Journalizing liability transactions

The following transactions of Denver Pharmacies occurred during 2011 and 2012:

2011 Jan 9 Purchased computer equipment at a cost of $9,000, signing a six-month, 6% note payable for that amount.

Jan 29 Recorded the week’s sales of $64,000, three-fourths on credit, and one-fourth for cash. Sales amounts are subject to a 6% state sales tax.

Feb 5 Sent the last week’s sales tax to the state.

Feb 28 Borrowed $204,000 on a four-year, 10% note payable that calls for $51,000 annual installment payments plus interest. Record the current and long-term portions of the note payable in two separate accounts.

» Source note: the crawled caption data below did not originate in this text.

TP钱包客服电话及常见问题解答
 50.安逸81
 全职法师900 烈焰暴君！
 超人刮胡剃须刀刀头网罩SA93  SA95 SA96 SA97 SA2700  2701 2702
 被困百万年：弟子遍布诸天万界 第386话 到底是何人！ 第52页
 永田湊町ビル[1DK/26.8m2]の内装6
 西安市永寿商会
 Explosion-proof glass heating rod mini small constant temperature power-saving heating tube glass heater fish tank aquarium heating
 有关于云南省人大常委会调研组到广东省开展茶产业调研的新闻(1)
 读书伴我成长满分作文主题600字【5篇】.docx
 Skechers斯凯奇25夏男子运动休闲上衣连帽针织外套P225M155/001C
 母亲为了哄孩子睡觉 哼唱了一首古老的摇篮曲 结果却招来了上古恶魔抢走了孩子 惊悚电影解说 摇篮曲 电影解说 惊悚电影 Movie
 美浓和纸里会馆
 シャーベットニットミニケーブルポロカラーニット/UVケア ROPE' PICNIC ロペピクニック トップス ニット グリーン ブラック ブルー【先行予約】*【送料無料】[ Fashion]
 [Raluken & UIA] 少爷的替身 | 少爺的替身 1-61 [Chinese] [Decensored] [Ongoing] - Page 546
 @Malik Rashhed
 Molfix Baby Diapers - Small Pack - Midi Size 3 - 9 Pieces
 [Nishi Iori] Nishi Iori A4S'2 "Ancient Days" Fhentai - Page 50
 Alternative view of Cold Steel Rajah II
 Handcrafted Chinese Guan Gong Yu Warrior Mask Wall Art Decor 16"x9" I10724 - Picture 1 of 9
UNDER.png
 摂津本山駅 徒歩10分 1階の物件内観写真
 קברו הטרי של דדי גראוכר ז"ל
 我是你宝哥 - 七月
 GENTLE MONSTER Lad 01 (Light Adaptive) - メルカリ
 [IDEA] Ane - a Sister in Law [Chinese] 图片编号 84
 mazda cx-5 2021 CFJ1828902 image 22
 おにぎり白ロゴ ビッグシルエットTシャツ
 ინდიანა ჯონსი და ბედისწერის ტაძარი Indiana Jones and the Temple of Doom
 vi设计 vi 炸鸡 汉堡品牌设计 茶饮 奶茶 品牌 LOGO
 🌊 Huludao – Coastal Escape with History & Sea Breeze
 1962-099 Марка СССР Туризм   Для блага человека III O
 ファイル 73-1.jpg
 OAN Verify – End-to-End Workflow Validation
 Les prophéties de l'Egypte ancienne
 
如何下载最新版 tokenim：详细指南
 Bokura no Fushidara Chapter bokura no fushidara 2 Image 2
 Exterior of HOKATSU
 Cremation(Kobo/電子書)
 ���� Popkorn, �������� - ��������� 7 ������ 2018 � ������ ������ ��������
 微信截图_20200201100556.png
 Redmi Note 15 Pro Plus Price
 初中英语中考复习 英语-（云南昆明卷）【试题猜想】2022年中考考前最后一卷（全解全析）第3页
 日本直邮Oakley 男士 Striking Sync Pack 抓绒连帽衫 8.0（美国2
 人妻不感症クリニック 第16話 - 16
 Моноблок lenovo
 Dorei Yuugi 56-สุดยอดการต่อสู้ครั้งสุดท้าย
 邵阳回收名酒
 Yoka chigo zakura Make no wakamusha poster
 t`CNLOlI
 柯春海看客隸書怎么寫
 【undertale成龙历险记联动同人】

Jul 9 Paid the six-month, 6% note, plus interest, at maturity.

Aug 31 Purchased inventory for $12,000, signing a six-month, 9% note payable.

Dec 31 Accrued warranty expense, which is estimated at 2% of sales of $603,000.

Dec 31 Accrued interest on all outstanding notes payable. Make a separate interest accrual for each note payable.

2012 Feb 28 Paid the first installment and interest for one year on the four-year note payable.

Feb 29 Paid off the 9% note plus interest at maturity.


1. Journalize the transactions inDenver’s general journal. Explanations are not required.